__Questions on scene geometry__:

** BEGIN **

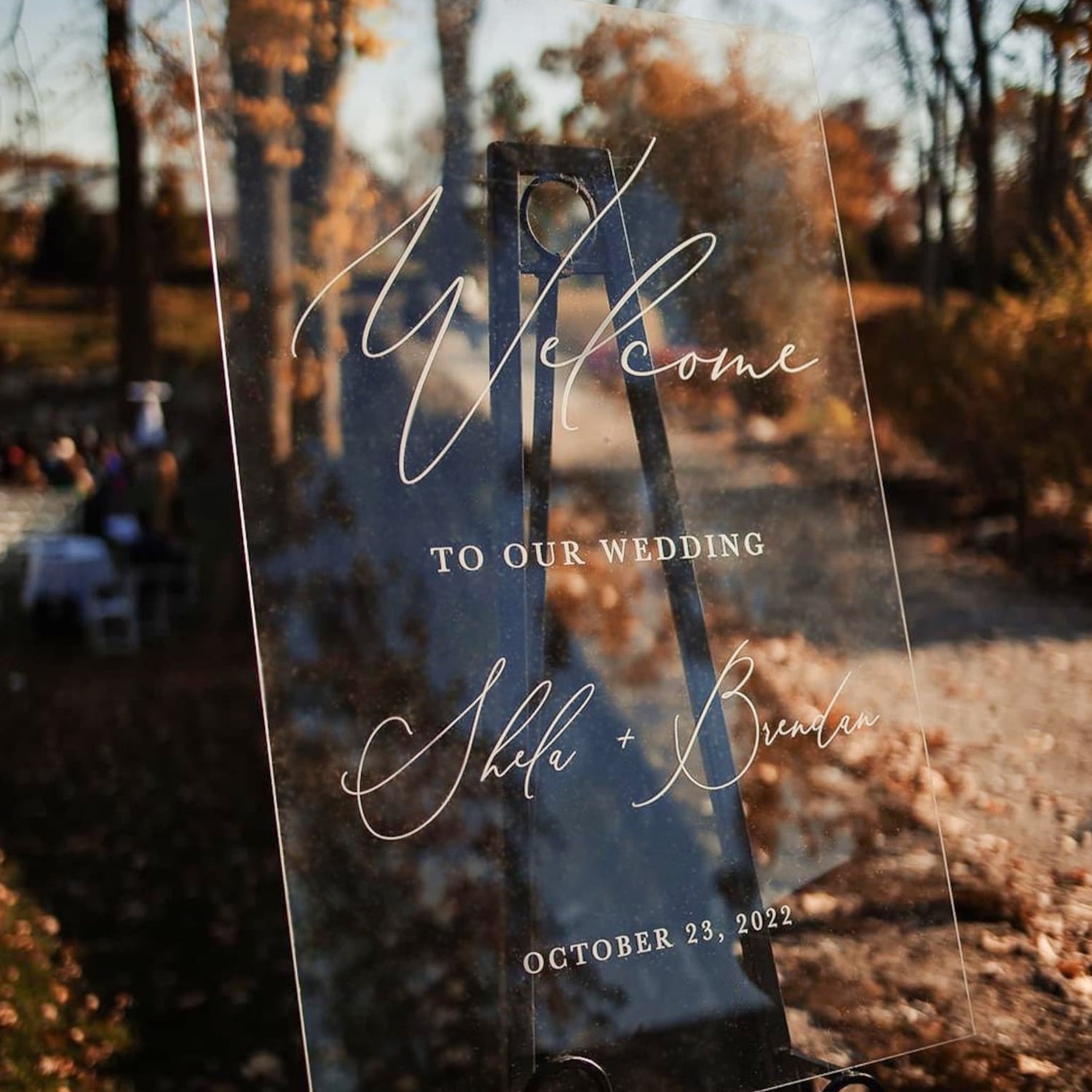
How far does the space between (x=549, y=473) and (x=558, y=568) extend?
18 cm

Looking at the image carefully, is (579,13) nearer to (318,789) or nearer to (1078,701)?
(318,789)

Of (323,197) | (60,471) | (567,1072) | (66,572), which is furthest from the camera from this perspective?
(60,471)

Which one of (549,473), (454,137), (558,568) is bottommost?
(558,568)

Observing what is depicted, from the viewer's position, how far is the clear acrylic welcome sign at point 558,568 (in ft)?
7.23

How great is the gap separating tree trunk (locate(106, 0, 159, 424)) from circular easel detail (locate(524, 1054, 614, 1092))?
5799mm

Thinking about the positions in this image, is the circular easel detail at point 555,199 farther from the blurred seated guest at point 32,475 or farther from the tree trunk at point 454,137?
the blurred seated guest at point 32,475

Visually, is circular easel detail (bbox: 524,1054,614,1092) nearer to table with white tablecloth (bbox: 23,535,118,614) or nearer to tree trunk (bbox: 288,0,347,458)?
tree trunk (bbox: 288,0,347,458)

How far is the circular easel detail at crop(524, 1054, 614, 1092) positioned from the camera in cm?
225

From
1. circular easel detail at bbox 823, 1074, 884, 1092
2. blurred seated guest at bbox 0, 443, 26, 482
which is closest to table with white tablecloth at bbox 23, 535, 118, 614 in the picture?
blurred seated guest at bbox 0, 443, 26, 482

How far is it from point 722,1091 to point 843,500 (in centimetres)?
121

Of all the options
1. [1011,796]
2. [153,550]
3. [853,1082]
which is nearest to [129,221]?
A: [153,550]

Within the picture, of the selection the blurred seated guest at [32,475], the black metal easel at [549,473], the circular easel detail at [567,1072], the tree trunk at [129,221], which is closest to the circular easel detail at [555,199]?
the black metal easel at [549,473]

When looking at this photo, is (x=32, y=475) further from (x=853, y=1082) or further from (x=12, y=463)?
(x=853, y=1082)

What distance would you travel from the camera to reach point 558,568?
7.72 feet
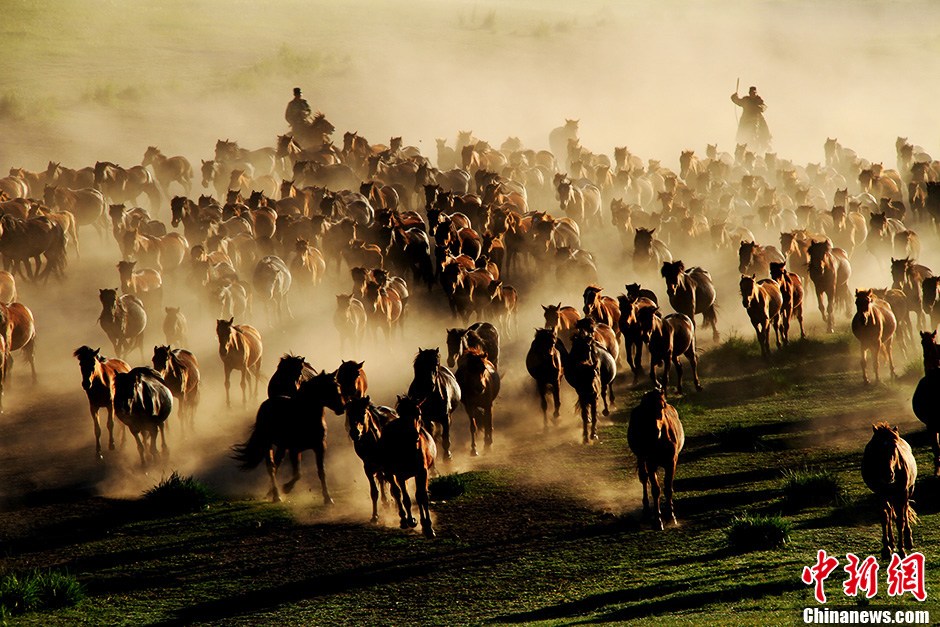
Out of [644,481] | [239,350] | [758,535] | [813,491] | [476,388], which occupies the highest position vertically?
[239,350]

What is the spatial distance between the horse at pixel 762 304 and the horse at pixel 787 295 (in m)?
0.30

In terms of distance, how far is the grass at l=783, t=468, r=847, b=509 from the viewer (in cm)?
1945

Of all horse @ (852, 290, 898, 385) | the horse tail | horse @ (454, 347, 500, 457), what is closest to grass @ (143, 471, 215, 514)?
the horse tail

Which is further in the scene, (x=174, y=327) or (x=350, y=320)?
(x=350, y=320)

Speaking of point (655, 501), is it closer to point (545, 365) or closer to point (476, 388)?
point (476, 388)

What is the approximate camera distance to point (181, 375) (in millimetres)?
25422

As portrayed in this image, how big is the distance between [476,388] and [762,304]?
9489 mm

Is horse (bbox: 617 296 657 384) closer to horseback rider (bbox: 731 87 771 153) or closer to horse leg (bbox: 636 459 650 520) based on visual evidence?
horse leg (bbox: 636 459 650 520)

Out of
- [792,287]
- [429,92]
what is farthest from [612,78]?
[792,287]

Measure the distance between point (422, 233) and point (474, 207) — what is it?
4798mm

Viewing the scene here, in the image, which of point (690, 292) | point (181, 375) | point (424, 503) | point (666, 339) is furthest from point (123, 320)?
point (690, 292)

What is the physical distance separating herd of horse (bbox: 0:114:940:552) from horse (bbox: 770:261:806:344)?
65 millimetres

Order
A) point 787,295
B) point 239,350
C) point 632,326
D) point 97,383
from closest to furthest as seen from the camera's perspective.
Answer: point 97,383 → point 239,350 → point 632,326 → point 787,295

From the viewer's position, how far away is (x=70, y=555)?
19.2 m
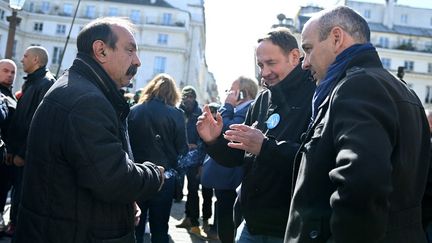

** END **

Copy out everything from the line containing "Of all horse" down to the end of the data, switching "grass" to "turf" and keeping every other detail the same. Leave the pictures out.

__Task response__:
Of all horse @ (852, 290, 898, 385) | the horse tail | horse @ (454, 347, 500, 457), what is closest to turf @ (143, 471, 215, 514)?
the horse tail

Which is further in the scene, (x=174, y=327) or (x=350, y=320)?
(x=350, y=320)

Speaking of point (655, 501), is it closer to point (545, 365) or closer to point (476, 388)?
point (476, 388)

What is the approximate camera distance to point (181, 375) (in millimetres)?
25422

As portrayed in this image, how big is the distance between [476,388] and [762,304]?
9489 mm

Is horse (bbox: 617 296 657 384) closer to horseback rider (bbox: 731 87 771 153) or closer to horse leg (bbox: 636 459 650 520) based on visual evidence?
horse leg (bbox: 636 459 650 520)

Out of
- [792,287]
- [429,92]
what is farthest from [612,78]?
[792,287]

Measure the distance between point (422, 233) and point (474, 207) — what is it?
4798mm

Viewing the scene here, in the image, which of point (690, 292) | point (181, 375) | point (424, 503) | point (666, 339) is furthest from point (123, 320)?
point (690, 292)

What is the physical distance separating herd of horse (bbox: 0:114:940:552) from horse (bbox: 770:261:806:344)?
65 millimetres

Order
A) point 787,295
B) point 239,350
C) point 632,326
D) point 97,383
from closest to furthest as seen from the camera's perspective.
Answer: point 97,383 → point 239,350 → point 632,326 → point 787,295

From the viewer's position, how far away is (x=70, y=555)?
19.2 m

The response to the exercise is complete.